During the Middle Ages Lexden was principally an agricultural village dependent on Colchester for its economy. The Lord of the manor and manorial court was located at Lexden Lodge.

The murderous twelve week Siege of Colchester in 1648 saw Lexden as the headquarters of Colonel Fairfax and the Parliamentary army, attacking the Royalist army which had taken refuge in Colchester. The Parliamentary army built a palisaded fort on Hilly Fields, then known as The Great Broom Heath, east of the village and from where they had a good view of the town, especially the church of St Mary at the Walls where a one-eyed gunner had taken up position in the tower with a saker, a small artillery piece capable of firing a 1.5lb shot. His accuracy inflicted unsustainable losses on the Parliamentary army, so artillery was brought up and the return fire destroyed the tower and the saker and killed the gunner.
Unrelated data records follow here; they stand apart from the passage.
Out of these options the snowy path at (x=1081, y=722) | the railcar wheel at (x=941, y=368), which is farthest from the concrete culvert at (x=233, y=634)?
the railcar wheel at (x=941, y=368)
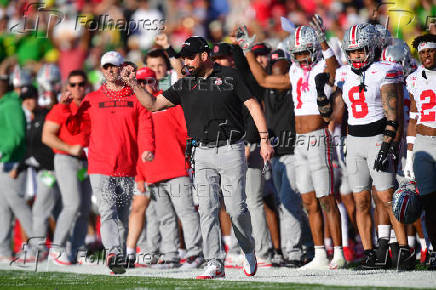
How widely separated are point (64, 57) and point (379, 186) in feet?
31.8

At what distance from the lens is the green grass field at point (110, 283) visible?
25.0 ft

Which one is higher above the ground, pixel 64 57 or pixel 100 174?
pixel 64 57

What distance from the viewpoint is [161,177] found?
35.3 feet

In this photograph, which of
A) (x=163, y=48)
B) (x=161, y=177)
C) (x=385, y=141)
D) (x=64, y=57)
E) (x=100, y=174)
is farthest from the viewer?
(x=64, y=57)

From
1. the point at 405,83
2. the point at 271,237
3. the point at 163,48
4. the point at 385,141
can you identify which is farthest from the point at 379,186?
the point at 163,48

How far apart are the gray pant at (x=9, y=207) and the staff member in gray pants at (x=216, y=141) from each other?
4.49 m

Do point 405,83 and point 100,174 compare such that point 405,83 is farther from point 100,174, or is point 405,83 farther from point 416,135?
point 100,174

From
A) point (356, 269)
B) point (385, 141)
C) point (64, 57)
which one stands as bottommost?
point (356, 269)

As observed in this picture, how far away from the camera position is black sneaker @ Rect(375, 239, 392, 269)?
9.33 meters

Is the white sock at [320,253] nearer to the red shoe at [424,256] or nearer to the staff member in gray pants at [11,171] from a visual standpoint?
the red shoe at [424,256]

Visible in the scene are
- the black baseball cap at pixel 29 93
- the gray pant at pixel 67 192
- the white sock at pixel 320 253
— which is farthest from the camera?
the black baseball cap at pixel 29 93

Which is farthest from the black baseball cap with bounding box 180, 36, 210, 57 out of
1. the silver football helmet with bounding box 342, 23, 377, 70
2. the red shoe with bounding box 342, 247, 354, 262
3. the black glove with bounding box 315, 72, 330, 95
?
the red shoe with bounding box 342, 247, 354, 262

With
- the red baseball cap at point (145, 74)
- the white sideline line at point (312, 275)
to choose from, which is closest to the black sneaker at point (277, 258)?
the white sideline line at point (312, 275)

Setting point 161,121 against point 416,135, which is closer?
point 416,135
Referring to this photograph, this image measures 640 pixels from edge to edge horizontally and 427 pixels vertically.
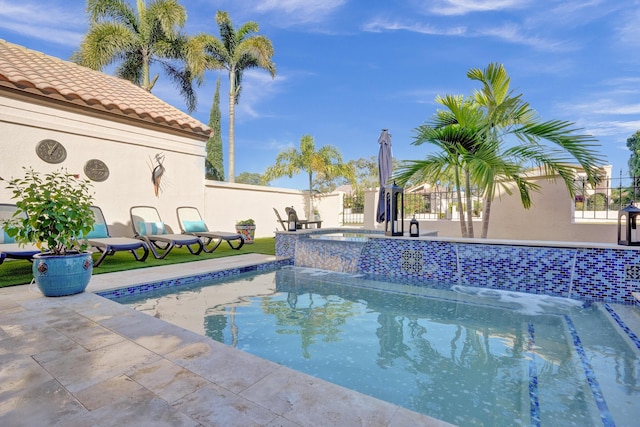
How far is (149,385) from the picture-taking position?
189cm

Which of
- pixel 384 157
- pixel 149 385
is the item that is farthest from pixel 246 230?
pixel 149 385

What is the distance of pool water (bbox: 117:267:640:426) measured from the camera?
2.06 m

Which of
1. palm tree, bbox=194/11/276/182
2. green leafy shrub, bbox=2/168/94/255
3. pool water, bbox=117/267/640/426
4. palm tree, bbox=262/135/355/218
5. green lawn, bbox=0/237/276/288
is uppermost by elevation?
palm tree, bbox=194/11/276/182

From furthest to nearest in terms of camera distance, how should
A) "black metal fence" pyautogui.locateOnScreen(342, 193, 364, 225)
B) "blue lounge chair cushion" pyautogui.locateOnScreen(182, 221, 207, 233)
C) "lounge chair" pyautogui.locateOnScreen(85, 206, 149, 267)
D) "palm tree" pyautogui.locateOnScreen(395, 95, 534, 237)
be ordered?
1. "black metal fence" pyautogui.locateOnScreen(342, 193, 364, 225)
2. "blue lounge chair cushion" pyautogui.locateOnScreen(182, 221, 207, 233)
3. "palm tree" pyautogui.locateOnScreen(395, 95, 534, 237)
4. "lounge chair" pyautogui.locateOnScreen(85, 206, 149, 267)

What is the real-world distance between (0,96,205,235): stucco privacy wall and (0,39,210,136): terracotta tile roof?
11.9 inches

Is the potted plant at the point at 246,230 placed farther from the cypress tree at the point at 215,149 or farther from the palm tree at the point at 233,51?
the cypress tree at the point at 215,149

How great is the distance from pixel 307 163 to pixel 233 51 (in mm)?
6717

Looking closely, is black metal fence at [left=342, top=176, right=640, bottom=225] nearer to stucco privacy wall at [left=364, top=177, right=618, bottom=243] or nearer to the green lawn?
stucco privacy wall at [left=364, top=177, right=618, bottom=243]

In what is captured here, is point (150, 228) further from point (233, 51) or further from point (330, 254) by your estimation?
point (233, 51)

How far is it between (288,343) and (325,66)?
804 inches

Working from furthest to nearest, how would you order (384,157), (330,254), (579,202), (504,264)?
(579,202) → (384,157) → (330,254) → (504,264)

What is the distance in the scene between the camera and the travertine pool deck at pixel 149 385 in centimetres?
158

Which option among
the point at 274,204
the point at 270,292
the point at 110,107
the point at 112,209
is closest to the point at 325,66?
the point at 274,204

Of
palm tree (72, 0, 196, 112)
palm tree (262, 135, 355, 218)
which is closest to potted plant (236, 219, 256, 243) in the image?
palm tree (262, 135, 355, 218)
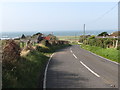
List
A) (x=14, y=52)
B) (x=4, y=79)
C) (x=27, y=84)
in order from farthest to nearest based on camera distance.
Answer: (x=14, y=52), (x=27, y=84), (x=4, y=79)

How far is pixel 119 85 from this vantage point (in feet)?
29.7

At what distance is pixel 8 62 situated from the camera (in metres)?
9.74

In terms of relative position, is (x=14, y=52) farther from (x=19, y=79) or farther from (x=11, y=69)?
(x=19, y=79)

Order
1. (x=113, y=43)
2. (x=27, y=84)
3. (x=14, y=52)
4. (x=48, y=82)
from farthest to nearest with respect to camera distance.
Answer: (x=113, y=43)
(x=14, y=52)
(x=48, y=82)
(x=27, y=84)

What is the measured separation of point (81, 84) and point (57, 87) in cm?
135

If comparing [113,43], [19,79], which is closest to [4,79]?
[19,79]

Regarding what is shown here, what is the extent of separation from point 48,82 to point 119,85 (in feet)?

It has been claimed that the gun was nicknamed “Humpty Dumpty” and the children’s nursery rhyme was derived from the destruction of this gun: “All the King’s horses and all the King’s men” (the Royalist army trapped inside the town walls) “couldn’t put Humpty together again”… However modern historians dispute this story as the rhyme was said to be known before the siege of Colchester.

In 1777 according to the Chapman and Andre map, the definitive resource for Essex house historians, Lexden was still only a small village centred on the turnpike crossroads at St Leonard’s Church. It had two water mills, one used for fulling, the other for grinding corn and two windmills.

   Lexden’s growth occurred when wealthy Colcestrians, wanting to move out of the bustling town into the comparative quiet of the countryside, chose Lexden. In the mid and late 19th century the two kilometre road between town and village gradually became populated with large houses, merging the village of Lexden into an affluent suburb of Colchester.

       To the west of the village stood Lexden Heath, a large area of open grazing land which was the site of the annual summer camp of thousands of military troops during the Napoleonic era. Once the invasion threats had passed and the land returned to civilian use it soon became prime building land and two large residential housing estates were developed.

       Until the 1930’s all traffic heading for the seaside towns of Clacton, Frinton and Walton as well as the sea port of Harwich had to pass along Lexden Road and through the town centre. It was at this time that the Council designed and constructed the first bypass. Known as the Avenue of Remembrance it was built to commemorate the fallen soldiers of the Great War, but, perhaps more practically, it gave work to hundreds of local men out of work due to the 1929 Slump.